PASSAGE PROVIDED:
┌──

The station is one of ten across the Lothians that will shut its front desk under proposals floated by the single force chiefs.

Its counter is currently open from 9am-5pm, Monday to Friday, with Police Scotland figures showing it had 176 visitors in five days. But despite having the equivalent of just over 9000 people through its doors every year, police bosses claim there is “little public demand” and plan to close it except during busy times in the summer.

Keith Giblett, chairman of Queensferry and District community council, said locals were getting the “thin end of the wedge” and would struggle to get to another station.

He said: “We are strongly opposed to it for a lot of reasons. Queensferry and west Edinburgh is different to the city centre, we don’t have the transport links to get to the counters that would remain open.

“The police counter is really important to this community and not everybody has Twitter or Facebook. Queensferry itself has an ageing community and for some people, seeing 
someone face to face is very important.

“These people do a lot of things other than sit at a table. It begs the question of who is going to do this work and whether it is going to place an additional burden on our community police officers.”

The community council has objected to the proposals on the grounds it is home to the busiest lifeboat station in Scotland and has 22 liner visits a year, putting an additional strain on services.

The Forth Bridge Festival next year and the 125-year celebration in 2016 are also expected to bring in thousands of additional visitors.

Angry locals have hit out at the plans and are backing the Save Our Station campaign against the planned cuts.

└──

Dataset records:
┌──

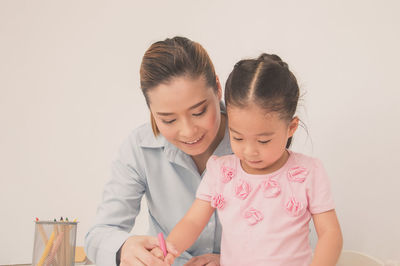 Mother assisting daughter drawing with crayon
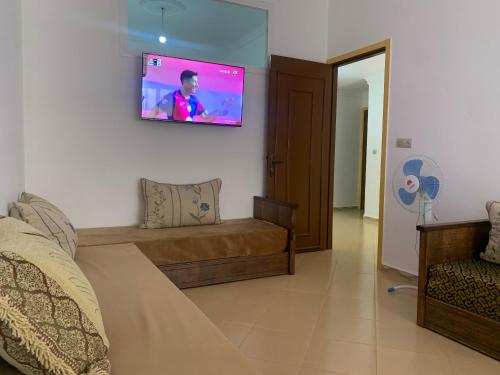 a living room with a couch and a tv on the wall at شقة مفروشة in Beni Enzar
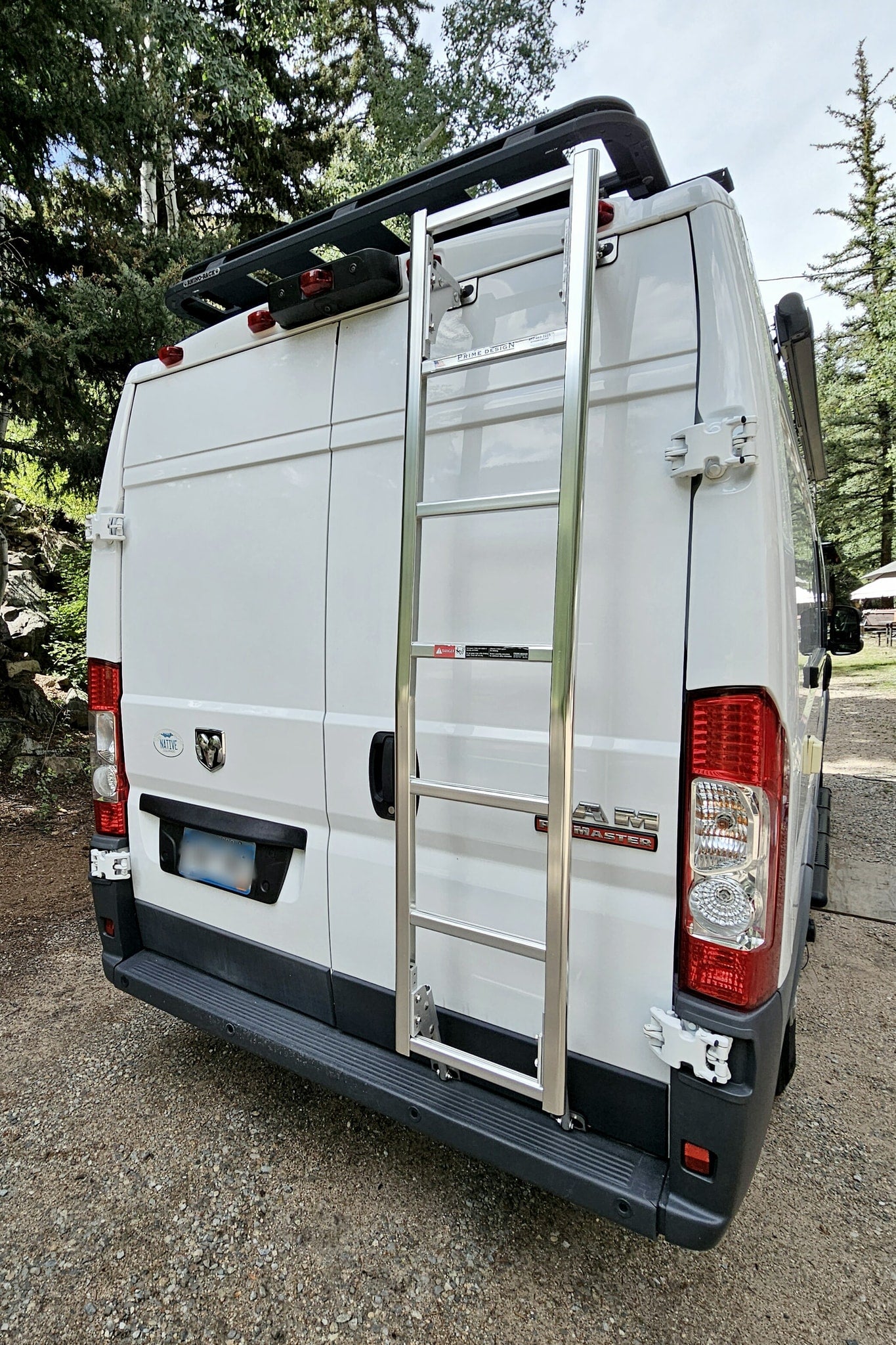  and a scenic forest view outside.|White RV rental van in a scenic Colorado mountain forest with an extended awning — photo 10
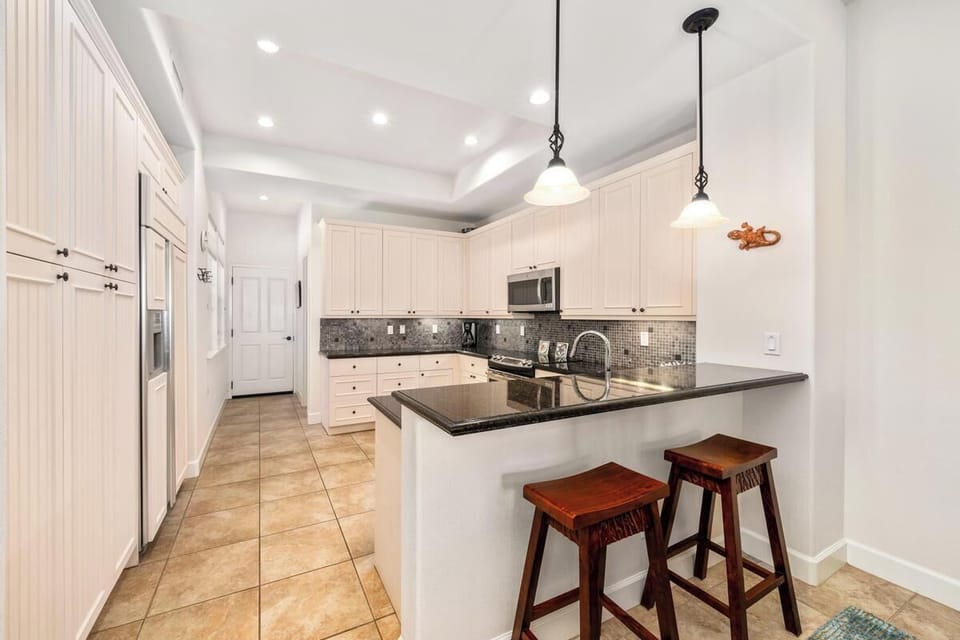 Full kitchen with granite countertops, stainless steel appliances, and breakfast bar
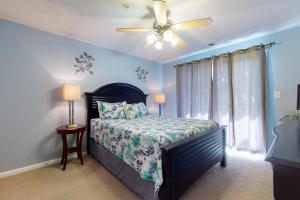 a bedroom with a bed and a ceiling fan at Seaside - Silver Lining 202B in Virginia Beach +15 photos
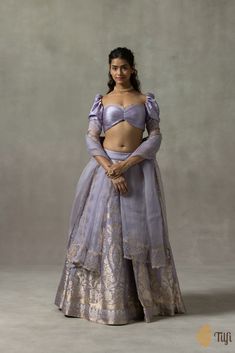 "\nJuliette\u00a0\u00a0\n\nIn an enchanting palette, this lehenga set combines exquisite aari-embroideries and roopa sona zari Kadhua weaves in designs inspired by the ornate and whimsical art and architecture of Rococo. The blouse has a ruched bodice, a classic wide-cut neckline, puffed sleeves, and delicate viscose-organza trimmings along the edges, inspired by the lacework\u00a0which was\u00a0abundantly used\u00a0in Rococo fashion. The gossamer Odhani is\u00a0encrusted with hand-embroidered vines and finished with playful jewel-like tassels.\u00a0\n\n\n Color\u00a0- A\u00a0charming shade of Lavender\n\n Fabric\u00a0- Lehenga skirt in pure satin\u00a0silk, blouse in\u00a0pure\u00a0satin silk with viscose-organza trimmings, and\u00a0Odhani in pure silk organza\u00a0\u00a0\n\nTechnique\u00 French Rococo Art, Define Feminine, Rococo Fashion, Feminine Wardrobe, Brocade Blouses, Lehenga Skirt, Aari Embroidery, Ruched Bodice, Silk Brocade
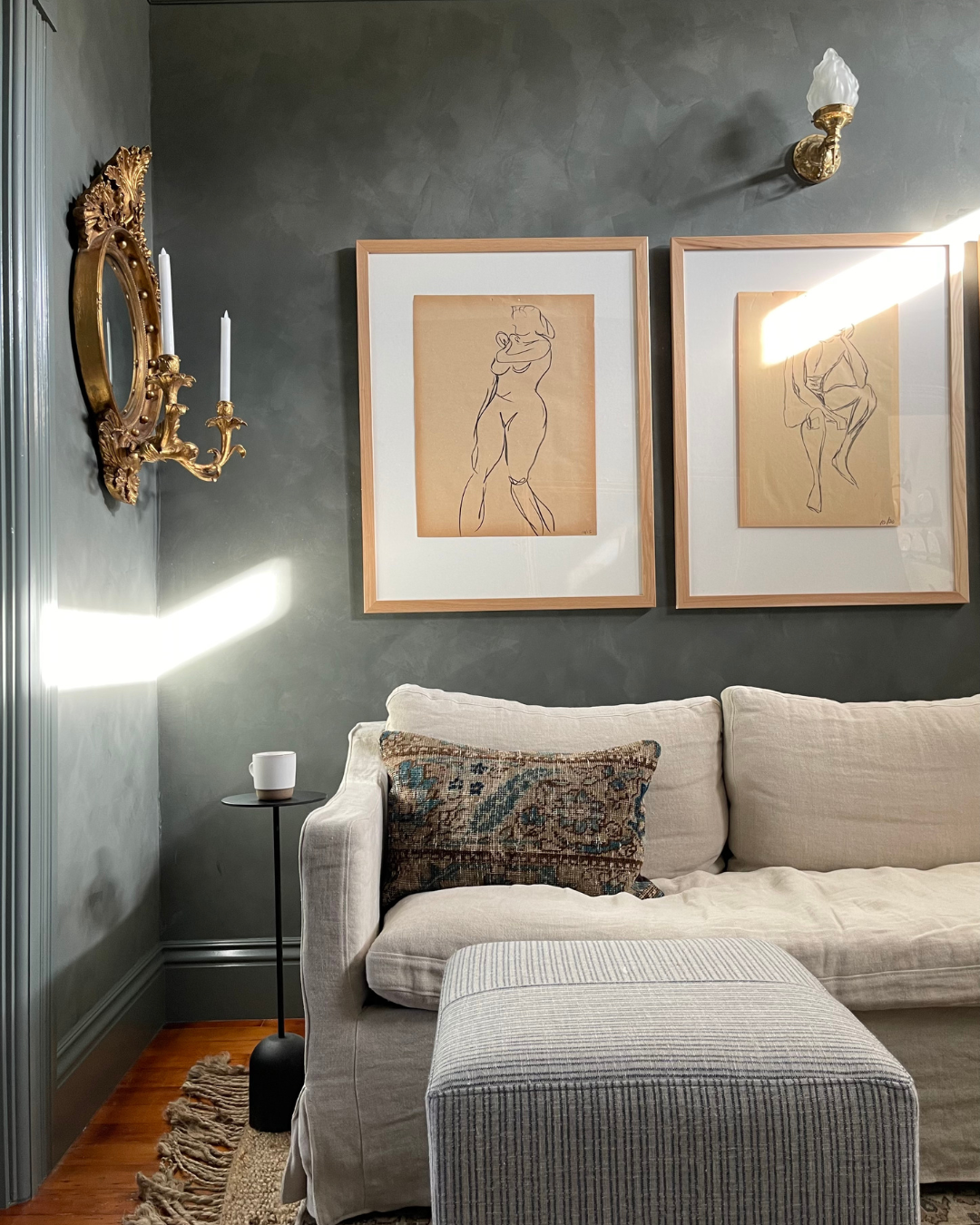 Kim Lucian's living room with gray painted walls, a pair of man and women pencil sketched paintings, a gilded Girandole mirror, a comfortable linen sofa and ottoman, and a modern black steel side table. The space harmonizes moody colors and ornate details.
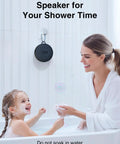 Cycling Bluetooth Speaker For Bike With IP65 Waterproof Build installed in a bathroom, mother and child in a bathtub with bubbles.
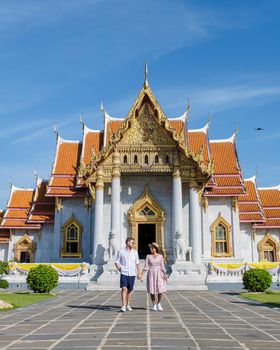 Wat Benchamabophit temple in Bangkok Thailand, The Marble temple in Bangkok. Asian woman with hat and European men visiting a temple, a couple on a city trip in Bangkok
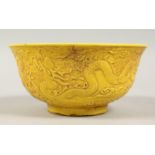 A CHINESE YELLOW GROUND BOWL decorated with dragons. 6ins diameter.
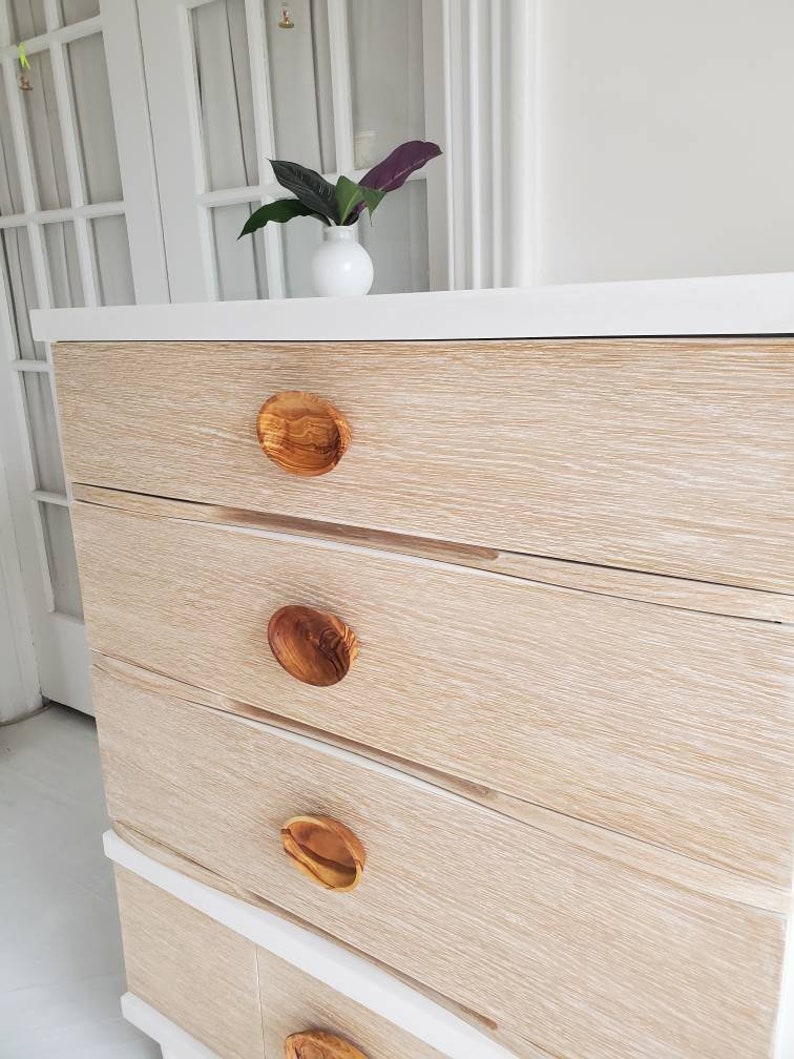 May include: A white dresser with four drawers and wooden knobs. The dresser has a light wood grain finish.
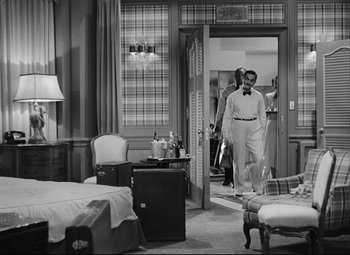 Movie still from “Born Yesterday” (1950), directed by George Cukor – A black and white photo of a man standing in a room; Wide shot, High angle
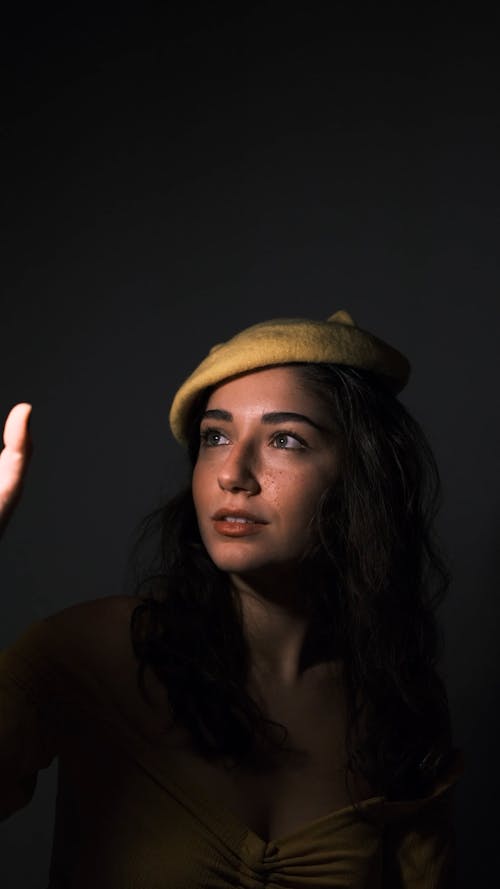 A Smiling Young Woman Wearing a Yellow Beret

└──

DESCRIPTION OF THE TASK: Quote the full passage about the proposed police station counter closure in Queensferry word for word. The listing was drawn from a separate source.

WORKED SOLUTION:
The station is one of ten across the Lothians that will shut its front desk under proposals floated by the single force chiefs.

Its counter is currently open from 9am-5pm, Monday to Friday, with Police Scotland figures showing it had 176 visitors in five days. But despite having the equivalent of just over 9000 people through its doors every year, police bosses claim there is “little public demand” and plan to close it except during busy times in the summer.

Keith Giblett, chairman of Queensferry and District community council, said locals were getting the “thin end of the wedge” and would struggle to get to another station.

He said: “We are strongly opposed to it for a lot of reasons. Queensferry and west Edinburgh is different to the city centre, we don’t have the transport links to get to the counters that would remain open.

“The police counter is really important to this community and not everybody has Twitter or Facebook. Queensferry itself has an ageing community and for some people, seeing 
someone face to face is very important.

“These people do a lot of things other than sit at a table. It begs the question of who is going to do this work and whether it is going to place an additional burden on our community police officers.”

The community council has objected to the proposals on the grounds it is home to the busiest lifeboat station in Scotland and has 22 liner visits a year, putting an additional strain on services.

The Forth Bridge Festival next year and the 125-year celebration in 2016 are also expected to bring in thousands of additional visitors.

Angry locals have hit out at the plans and are backing the Save Our Station campaign against the planned cuts.